5 NAND flash manufacturers balance performance, reliability Evaluate flash memory advantages and disadvantages

QLC vs. TLC SSDs: Which is best for your storage needs?

QLC flash memory is best for most read-intensive workloads, while TLC is suited to write-dominant workloads. Discover how QLC vs. TLC NAND are coexisting in the data center.

IT professionals tend to see the march of technology as monotonic and progressive -- always moving in one direction toward greater improvement, however that's measured.
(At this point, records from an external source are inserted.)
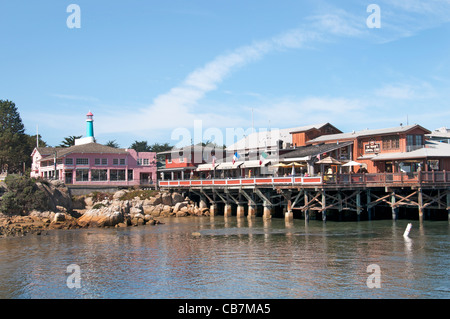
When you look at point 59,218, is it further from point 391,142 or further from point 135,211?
point 391,142

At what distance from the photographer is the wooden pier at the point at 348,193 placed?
40969mm

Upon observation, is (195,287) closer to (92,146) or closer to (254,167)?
(254,167)

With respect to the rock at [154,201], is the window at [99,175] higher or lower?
higher

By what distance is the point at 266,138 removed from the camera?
65.4 m

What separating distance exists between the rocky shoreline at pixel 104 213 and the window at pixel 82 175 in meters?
8.78

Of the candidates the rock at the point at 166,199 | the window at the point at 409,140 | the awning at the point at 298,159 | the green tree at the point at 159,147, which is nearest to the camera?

The impression is generally valid: No one makes picture tube TVs, rotary landline phones or cassette recorders anymore because there's no market for them, given the vastly superior replacement technologies.

However, sometimes, there's room for multiple generations of the same underlying technology because of secondary differences, like performance, reliability, durability, life span and cost. Such is the case with NAND flash memory, where the progression from single-level cell (SLC) to multi-level cell (MLC), triple-level cell (TLC), quad-level cell (QLC) and emerging penta-level cell (PLC) storage technology has left enough performance gaps between them to allow space for the different forms of NAND flash in the modern data center.
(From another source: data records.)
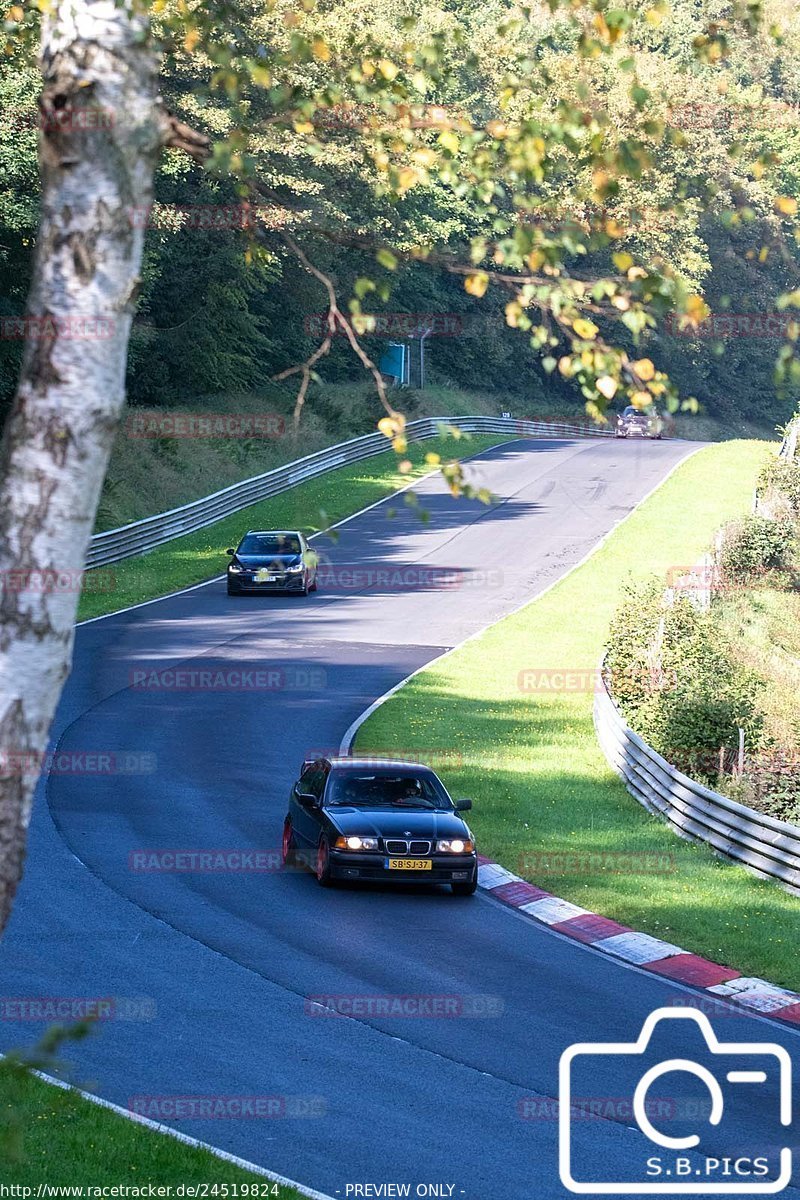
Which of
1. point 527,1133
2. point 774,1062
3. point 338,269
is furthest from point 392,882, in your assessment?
point 338,269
This article discusses the fundamental tradeoff between performance and capacity; here, our focus is on the two current highest-density technologies: QLC vs. TLC. PLC is still in its formative stages of development and is too early for commercial adoption.

You might think that QLC, with 4 bits per cell, is an evolutionary extension that increases flash memory density by 33% and could completely replace TLC, with 3 bits per cell, for high-capacity SSD uses. However, TLC technology has improved in terms of durability and performance to create roles for both types of NAND. Read on to find out more about the QLC vs. TLC debate and why you might want both in your storage systems.
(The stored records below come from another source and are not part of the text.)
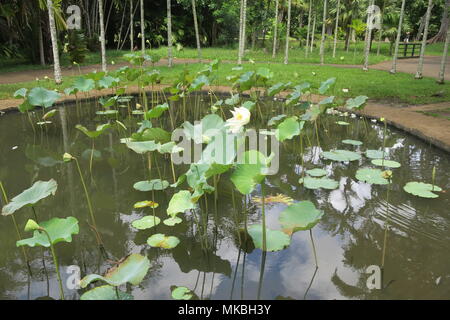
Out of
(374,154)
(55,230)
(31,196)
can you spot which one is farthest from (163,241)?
(374,154)

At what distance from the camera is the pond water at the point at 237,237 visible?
2.67 metres

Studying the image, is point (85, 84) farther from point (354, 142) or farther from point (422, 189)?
point (422, 189)

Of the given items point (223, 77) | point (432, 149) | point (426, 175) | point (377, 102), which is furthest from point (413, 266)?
point (223, 77)

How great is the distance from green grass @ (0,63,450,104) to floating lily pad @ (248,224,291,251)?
17.9 ft

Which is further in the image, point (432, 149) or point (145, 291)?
point (432, 149)

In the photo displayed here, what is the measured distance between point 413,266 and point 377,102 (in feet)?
20.3

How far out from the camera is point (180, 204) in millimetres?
2969

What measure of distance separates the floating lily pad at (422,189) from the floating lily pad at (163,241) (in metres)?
2.48

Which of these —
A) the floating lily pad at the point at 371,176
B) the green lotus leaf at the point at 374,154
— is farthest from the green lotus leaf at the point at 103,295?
the green lotus leaf at the point at 374,154

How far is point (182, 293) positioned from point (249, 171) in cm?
92

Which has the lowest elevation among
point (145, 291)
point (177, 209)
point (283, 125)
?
point (145, 291)

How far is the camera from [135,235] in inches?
130

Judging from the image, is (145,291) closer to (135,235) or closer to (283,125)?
(135,235)
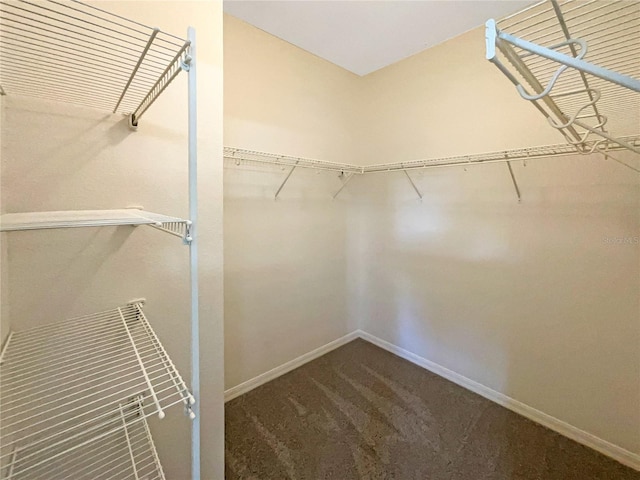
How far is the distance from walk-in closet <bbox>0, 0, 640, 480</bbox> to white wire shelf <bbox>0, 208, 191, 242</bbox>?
0.02 meters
Basic differences between QLC and TLC

Buyers of flash memory immediately face a choice of the underlying storage technology. Yes, all use semiconductor memory cells instead of ferromagnetic polarization to store bits, but unlike hard disks, flash memory devices can hold 1, 2, 3, 4 and, soon, 5 bits per storage cell. The more bits per cell, the higher the storage capacity per flash chip. Given the benefits of multibit cells and technology advances that have mitigated most drawbacks, TLC and QLC dominate the consumer market and are rapidly displacing SLC for all but the most write-demanding workloads in enterprise storage systems.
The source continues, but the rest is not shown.